Juvenile obesity (and the health risks brought on by the condition, such as diabetes and cardiovascular disease) has captured a great deal of media and political attention in recent years, and poor dietary choices and a more sedentary lifestyle are often to blame.
But what about the children at the other end of the spectrum: the ones who are not only physically active but also follow a strict athletic training regimen and dedicate dozens of hours every week to exercise and activity? The serious health risks facing those children are often overlooked or simply shrugged off as “just part of growing up.” But the truth is that youth sports injuries are an epidemic in American society, and we can do more to combat them.
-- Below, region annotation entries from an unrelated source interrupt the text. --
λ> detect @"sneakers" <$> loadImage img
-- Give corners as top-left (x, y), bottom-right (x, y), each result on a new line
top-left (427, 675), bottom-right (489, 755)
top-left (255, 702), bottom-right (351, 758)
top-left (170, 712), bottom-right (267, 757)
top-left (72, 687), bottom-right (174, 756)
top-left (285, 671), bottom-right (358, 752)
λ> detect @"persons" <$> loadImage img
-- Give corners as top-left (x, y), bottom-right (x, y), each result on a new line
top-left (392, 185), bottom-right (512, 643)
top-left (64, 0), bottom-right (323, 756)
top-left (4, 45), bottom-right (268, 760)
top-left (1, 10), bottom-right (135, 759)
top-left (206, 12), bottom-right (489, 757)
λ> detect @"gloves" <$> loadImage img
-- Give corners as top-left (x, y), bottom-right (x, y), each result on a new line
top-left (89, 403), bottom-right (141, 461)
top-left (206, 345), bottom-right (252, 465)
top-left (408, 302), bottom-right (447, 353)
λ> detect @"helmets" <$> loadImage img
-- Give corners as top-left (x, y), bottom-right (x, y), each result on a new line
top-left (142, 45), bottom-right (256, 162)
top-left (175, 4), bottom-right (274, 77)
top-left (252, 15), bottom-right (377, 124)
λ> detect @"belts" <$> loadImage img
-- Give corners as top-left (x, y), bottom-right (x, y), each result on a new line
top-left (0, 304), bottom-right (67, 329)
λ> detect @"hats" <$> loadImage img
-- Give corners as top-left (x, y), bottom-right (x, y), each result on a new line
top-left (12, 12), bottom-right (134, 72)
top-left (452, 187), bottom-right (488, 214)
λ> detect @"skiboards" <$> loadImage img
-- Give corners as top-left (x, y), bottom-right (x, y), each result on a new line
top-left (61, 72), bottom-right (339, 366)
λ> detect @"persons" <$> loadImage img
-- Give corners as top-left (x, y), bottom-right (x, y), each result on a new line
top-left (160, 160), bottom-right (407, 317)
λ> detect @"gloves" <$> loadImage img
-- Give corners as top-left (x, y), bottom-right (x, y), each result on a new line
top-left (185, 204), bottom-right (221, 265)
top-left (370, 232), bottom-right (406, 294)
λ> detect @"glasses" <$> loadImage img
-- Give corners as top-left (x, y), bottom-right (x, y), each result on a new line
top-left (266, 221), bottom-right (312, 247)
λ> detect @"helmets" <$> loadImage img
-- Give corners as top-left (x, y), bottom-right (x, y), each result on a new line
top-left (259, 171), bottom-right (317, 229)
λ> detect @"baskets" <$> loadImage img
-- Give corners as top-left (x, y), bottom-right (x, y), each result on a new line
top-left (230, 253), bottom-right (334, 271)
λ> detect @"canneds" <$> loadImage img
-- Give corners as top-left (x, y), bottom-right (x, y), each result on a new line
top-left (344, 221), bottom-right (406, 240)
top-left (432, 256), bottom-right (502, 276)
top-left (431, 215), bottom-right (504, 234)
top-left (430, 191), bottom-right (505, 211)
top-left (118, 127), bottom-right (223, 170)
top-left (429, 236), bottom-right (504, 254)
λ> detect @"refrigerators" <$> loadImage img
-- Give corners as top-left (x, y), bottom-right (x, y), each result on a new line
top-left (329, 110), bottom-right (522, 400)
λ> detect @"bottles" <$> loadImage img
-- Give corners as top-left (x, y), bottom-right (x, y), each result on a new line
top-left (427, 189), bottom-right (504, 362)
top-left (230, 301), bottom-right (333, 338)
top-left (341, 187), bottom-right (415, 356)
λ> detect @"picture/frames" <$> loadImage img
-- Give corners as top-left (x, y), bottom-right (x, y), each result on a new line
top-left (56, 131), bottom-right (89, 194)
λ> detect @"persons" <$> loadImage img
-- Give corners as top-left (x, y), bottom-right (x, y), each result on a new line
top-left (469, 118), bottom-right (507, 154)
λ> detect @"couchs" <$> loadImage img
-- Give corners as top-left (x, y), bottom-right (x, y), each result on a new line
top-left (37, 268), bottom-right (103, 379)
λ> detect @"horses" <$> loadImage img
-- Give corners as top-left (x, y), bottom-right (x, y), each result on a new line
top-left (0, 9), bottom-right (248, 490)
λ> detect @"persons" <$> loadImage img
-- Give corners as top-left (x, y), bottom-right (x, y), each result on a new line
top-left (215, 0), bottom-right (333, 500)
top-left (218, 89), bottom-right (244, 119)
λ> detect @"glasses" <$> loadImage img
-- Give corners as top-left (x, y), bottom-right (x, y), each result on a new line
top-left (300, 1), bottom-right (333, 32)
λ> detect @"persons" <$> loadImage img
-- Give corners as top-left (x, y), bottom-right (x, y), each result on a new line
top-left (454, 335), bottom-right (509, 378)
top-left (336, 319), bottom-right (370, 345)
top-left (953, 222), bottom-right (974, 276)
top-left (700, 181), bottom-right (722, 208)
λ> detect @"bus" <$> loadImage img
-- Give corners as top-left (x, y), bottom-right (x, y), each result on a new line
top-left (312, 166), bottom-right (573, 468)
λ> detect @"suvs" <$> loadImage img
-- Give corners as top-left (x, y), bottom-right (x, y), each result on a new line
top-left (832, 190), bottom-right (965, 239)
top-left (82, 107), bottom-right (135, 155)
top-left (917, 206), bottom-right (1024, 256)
Every year, more than three and a half million children under the age of fourteen require medical treatment for injuries incurred while participating in team or individual sports, and this number is on the rise. Over the past fifteen years, children have gone from being a rarity on my operating table to constituting nearly half of all my patients. More than one-fifth of all traumatic brain injuries in children are the direct result of athletic activity. Almost one-half of all sports injuries in adolescents stem from overuse, in which specific muscles and joints are damaged due to repetitive motion as part of athletic training or conditioning.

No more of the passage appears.